◆ **QUESTIONS ON THE MATERIAL**:
- a) Answer these questions from the article on Japan's ambassador to India, one answer per line, marked (i), (ii), (iii):
(i) In an interview with which publication did Suzuki make his remarks?
(ii) Which four countries does the text name as members of the QUAD?
(iii) What event did the ambassador describe as an example of the QUAD members' efforts to uphold freedom of navigation?
- b) Rewrite the passage of the article on Japan's ambassador to India starting at "The Japanese ambassador appreciated" and ending at "and inclusive Indo-Pacific.", swapping "promoting" for "advancing".
- c) Extend the article on Japan's ambassador to India by writing the paragraphs that follow its final sentence.

◆ **DOCUMENT EXTRACT**:

Japan stands firm to uphold the principles that underpin a rules-based international order

There is no place for any attempt to unilaterally change the status quo by coercion—be it in Ladakh, the East China Sea or the South China Sea, Japan’s ambassador to India, Satoshi Suzuki has said.

“In a free, open and inclusive Indo-Pacific where the rule of law prevails, there is no place for any attempts to unilaterally change the status quo by coercion. Be it in Ladakh, in the East China Sea, or in the South China Sea, Japan stands firm to uphold the principles that underpin a rules-based international order. I think this is also the best example where we have seen growing strategic convergence in both countries’ thinking,” Suzuki said in an interview with Hindustan Times.

The Japanese ambassador appreciated Indo-Japanese relations, stating Japan perceived India as the “most natural strategic partner” in promoting free, open and inclusive Indo-Pacific.

Highlighting the significance of the QUAD which is an informal strategic forum between India, US, Japan and Australia, Suzuki said all these four countries share a common vision of ensuring a free, open and inclusive Indo-Pacific in which the principles of sovereignty and territorial integrity are ensured, and all countries enjoy freedom of navigation and overflight.

The Japanese ambassador described this year’s Malabar naval exercise as an example of the efforts of the QUAD members to ensure sovereignty and territorial integrity and uphold freedom of navigation.

◆ **DATA LISTING**:
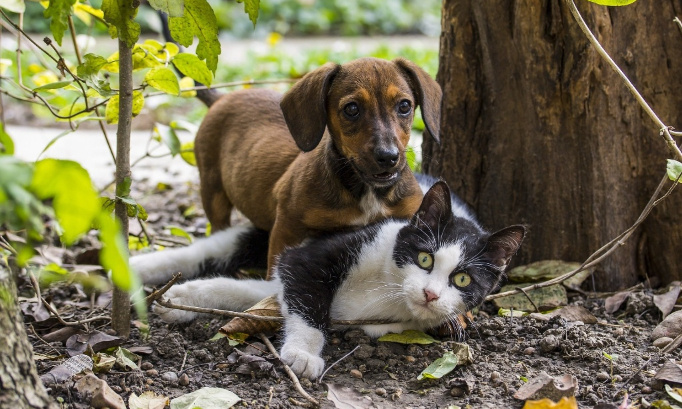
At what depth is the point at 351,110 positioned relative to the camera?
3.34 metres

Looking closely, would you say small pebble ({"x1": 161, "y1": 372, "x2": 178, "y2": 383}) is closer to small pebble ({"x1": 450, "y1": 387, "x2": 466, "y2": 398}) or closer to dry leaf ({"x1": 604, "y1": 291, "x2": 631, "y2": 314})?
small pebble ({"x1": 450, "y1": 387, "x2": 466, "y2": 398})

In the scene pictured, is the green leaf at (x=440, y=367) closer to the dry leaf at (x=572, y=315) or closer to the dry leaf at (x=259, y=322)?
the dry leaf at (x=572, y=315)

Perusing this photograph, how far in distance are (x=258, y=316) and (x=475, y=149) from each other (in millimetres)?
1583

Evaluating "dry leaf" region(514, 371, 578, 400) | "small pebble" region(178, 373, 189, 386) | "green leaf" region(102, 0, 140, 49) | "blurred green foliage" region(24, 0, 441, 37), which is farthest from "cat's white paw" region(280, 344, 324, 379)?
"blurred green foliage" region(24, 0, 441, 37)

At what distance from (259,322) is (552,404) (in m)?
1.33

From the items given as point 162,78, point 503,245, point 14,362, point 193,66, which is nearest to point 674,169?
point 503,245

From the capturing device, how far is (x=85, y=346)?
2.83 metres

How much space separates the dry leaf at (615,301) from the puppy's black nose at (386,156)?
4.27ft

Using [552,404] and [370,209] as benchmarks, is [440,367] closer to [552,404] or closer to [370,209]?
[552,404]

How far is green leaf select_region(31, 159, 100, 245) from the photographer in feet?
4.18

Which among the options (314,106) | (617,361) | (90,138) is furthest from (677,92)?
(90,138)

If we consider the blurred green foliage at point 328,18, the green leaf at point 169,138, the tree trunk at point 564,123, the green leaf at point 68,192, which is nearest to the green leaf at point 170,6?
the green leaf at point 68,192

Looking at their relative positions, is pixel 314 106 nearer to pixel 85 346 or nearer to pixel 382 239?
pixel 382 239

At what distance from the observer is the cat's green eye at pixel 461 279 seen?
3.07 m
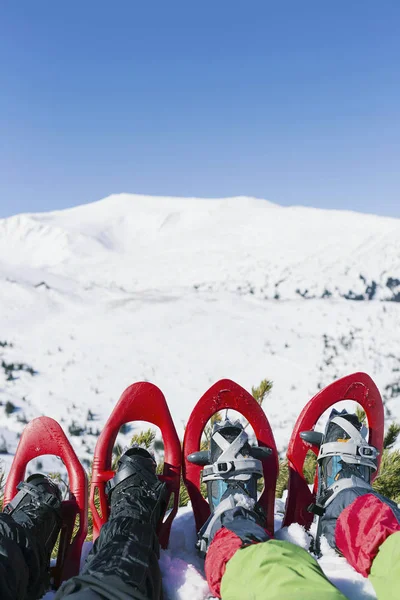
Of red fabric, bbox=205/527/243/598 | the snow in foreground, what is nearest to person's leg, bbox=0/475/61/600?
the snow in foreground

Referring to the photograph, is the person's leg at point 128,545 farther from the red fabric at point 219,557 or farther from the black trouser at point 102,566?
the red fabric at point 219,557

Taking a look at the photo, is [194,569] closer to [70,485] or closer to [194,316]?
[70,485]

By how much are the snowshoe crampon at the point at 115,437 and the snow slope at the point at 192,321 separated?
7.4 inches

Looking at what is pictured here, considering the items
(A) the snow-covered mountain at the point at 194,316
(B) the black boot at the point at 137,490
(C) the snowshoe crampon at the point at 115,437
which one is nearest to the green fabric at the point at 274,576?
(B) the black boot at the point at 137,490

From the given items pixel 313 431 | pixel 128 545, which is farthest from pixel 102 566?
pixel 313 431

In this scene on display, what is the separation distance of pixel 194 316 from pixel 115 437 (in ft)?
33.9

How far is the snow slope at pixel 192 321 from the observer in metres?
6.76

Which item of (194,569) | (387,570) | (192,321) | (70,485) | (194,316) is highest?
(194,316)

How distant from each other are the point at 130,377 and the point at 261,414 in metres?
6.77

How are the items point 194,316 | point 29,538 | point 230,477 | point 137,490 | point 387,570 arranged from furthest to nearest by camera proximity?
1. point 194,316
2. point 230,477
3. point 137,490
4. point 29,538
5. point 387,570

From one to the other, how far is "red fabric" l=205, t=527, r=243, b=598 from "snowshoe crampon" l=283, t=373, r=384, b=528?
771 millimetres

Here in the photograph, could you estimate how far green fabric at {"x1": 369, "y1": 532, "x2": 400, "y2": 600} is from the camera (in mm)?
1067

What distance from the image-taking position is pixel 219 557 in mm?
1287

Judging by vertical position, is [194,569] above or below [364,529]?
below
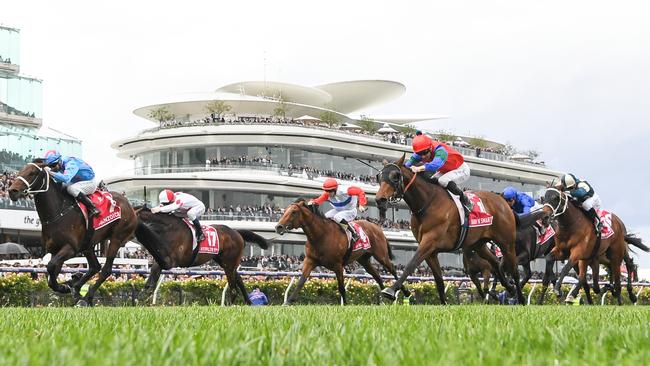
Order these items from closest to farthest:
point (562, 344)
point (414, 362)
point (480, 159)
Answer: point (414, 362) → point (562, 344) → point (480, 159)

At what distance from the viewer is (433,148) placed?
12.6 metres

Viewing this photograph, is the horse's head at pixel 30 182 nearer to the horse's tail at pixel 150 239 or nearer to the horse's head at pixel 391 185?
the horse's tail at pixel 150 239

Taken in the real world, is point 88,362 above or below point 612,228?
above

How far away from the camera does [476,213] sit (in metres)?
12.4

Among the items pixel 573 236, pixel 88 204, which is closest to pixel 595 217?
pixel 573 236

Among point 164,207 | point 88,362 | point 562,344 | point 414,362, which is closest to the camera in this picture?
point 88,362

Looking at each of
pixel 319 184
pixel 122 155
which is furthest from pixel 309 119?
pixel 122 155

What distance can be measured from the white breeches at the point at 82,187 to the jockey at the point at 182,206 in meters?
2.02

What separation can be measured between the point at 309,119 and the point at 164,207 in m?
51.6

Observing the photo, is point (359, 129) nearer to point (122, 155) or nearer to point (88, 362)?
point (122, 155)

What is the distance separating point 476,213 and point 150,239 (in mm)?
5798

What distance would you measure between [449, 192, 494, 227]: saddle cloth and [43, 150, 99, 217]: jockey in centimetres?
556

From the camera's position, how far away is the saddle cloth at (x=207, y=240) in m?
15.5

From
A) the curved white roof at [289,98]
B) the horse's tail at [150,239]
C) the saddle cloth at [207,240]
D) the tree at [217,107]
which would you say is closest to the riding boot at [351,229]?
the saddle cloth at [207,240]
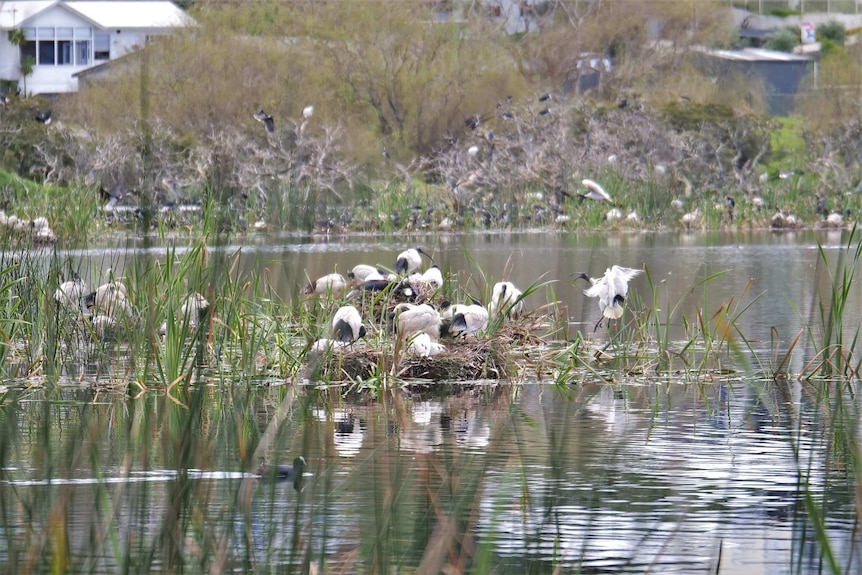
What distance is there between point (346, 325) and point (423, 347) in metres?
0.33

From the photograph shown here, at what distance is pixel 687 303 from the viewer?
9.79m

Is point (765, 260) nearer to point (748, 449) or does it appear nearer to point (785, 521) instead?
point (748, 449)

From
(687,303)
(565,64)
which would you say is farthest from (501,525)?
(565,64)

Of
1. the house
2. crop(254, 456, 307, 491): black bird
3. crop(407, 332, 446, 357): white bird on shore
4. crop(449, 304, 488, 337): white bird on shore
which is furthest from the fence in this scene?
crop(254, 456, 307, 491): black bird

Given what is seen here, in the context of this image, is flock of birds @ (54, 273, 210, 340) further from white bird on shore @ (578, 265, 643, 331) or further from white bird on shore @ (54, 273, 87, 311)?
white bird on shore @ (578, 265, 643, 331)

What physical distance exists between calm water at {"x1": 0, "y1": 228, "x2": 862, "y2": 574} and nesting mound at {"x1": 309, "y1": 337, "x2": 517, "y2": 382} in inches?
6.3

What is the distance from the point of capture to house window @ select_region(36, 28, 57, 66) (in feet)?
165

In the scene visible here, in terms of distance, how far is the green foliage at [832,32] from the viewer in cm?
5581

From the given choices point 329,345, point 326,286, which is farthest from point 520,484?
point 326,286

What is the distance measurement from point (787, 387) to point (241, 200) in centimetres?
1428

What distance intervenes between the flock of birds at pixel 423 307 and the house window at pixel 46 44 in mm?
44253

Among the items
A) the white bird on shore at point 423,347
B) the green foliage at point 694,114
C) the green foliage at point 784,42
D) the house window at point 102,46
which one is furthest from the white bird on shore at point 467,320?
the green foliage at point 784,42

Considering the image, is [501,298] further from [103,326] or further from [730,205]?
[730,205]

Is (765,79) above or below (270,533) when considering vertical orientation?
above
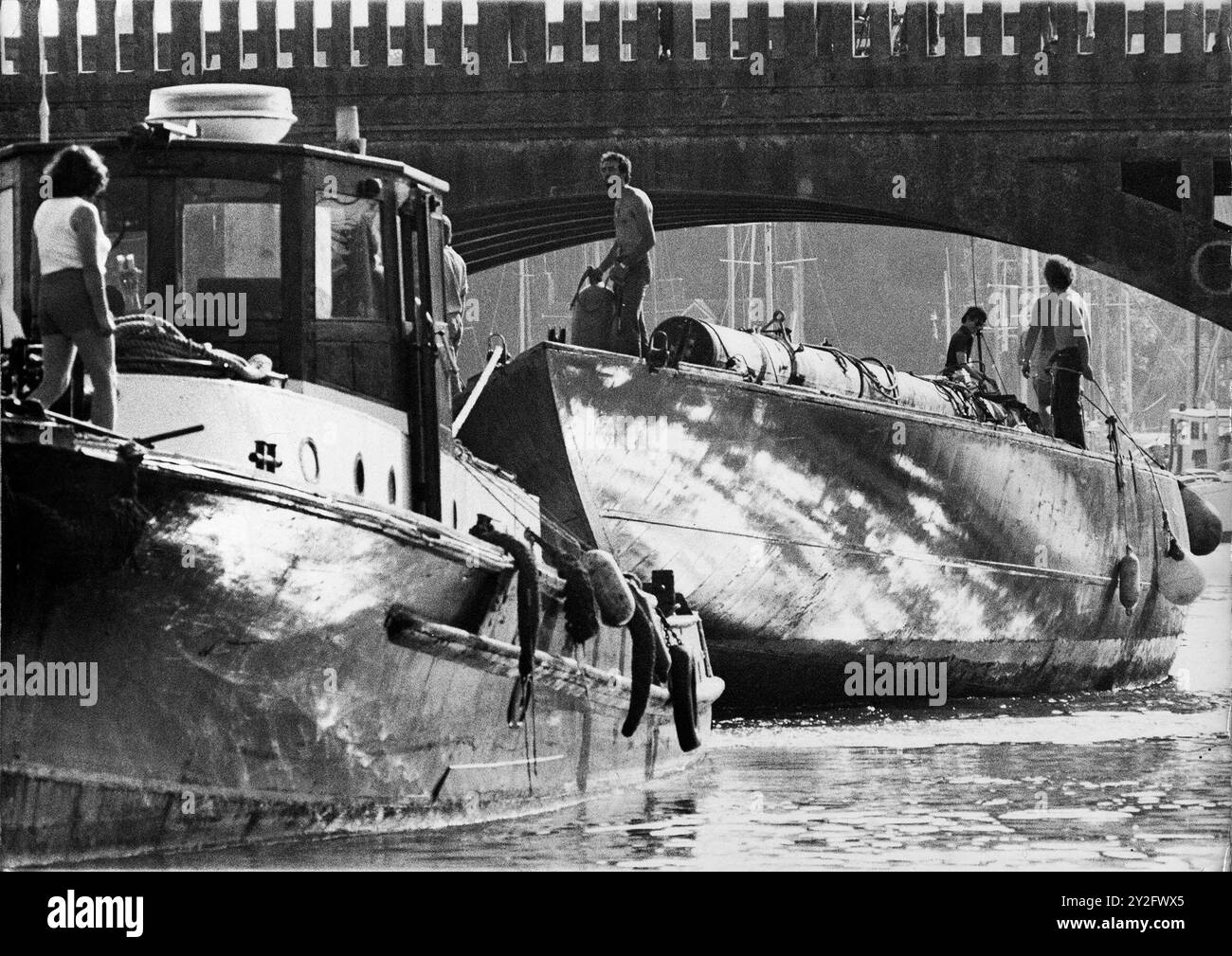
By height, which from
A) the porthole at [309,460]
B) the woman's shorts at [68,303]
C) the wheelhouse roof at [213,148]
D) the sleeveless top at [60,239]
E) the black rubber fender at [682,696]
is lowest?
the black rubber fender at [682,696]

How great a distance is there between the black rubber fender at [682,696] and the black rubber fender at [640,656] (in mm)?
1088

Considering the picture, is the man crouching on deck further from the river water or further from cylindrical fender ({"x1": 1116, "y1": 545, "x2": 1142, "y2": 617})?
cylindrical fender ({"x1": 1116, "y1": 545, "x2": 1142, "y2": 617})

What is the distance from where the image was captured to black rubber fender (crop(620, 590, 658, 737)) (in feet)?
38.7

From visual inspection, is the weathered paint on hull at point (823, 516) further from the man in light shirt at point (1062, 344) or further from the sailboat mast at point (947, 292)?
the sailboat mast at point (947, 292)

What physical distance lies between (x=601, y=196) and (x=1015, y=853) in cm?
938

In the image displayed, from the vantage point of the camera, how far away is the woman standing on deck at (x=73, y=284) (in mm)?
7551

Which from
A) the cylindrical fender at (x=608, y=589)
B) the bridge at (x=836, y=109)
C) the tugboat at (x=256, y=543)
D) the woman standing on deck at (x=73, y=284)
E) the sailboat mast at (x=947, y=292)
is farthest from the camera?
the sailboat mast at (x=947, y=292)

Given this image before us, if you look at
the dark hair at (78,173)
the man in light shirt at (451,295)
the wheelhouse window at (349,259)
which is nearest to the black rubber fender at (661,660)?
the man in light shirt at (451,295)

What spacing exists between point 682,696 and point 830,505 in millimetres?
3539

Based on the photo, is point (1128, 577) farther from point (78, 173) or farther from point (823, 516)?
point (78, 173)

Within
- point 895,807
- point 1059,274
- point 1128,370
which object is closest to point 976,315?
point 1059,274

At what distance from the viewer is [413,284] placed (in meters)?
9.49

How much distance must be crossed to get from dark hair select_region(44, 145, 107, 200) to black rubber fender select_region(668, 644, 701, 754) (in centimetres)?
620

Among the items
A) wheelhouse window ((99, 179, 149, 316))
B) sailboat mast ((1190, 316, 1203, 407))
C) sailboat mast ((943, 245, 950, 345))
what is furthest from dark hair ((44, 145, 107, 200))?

◆ **ANSWERS PROVIDED**:
- a)
(i) Hindustan Times
(ii) India, US, Japan and Australia
(iii) This year's Malabar naval exercise

- b)
The Japanese ambassador appreciated Indo-Japanese relations, stating Japan perceived India as the “most natural strategic partner” in advancing free, open and inclusive Indo-Pacific.

- c)
“By operating together at sea, the four maritime forces strengthened partnerships among them, which are the foundation of cooperative actions to maintain a rules-based maritime order. I am looking forward to seeing the four maritime forces continuing to operate together in the future,” Suzuki said.

Regarding the trilateral initiative of Japan, Australia and India which was launched at a ministerial meeting in September to create resilient supply chains, the Japanese ambassador said that it is also important to involve other countries in this trilateral initiative.

On the issue of developing a supply chain and asking Japanese companies to shift out of China, the Japanese ambassador said Tokyo is trying to help Japanese industries in diversifying their supply chains so that they will be more resilient. “In this regard, two pilt projects and feasibility studies in India have been adopted for a program for strengthening overseas supply chains in November, which are the first and only two projects from outside ASEAN.”

He said India has been on the radar of Japanese companies long before Covid-19. Citing the presence of the Japanese companies in India, whose total number reached 1,454 in 2019, the Japanese ambassador said, “I hope in their efforts to strengthen supply chain resilience, more companies will come to India.”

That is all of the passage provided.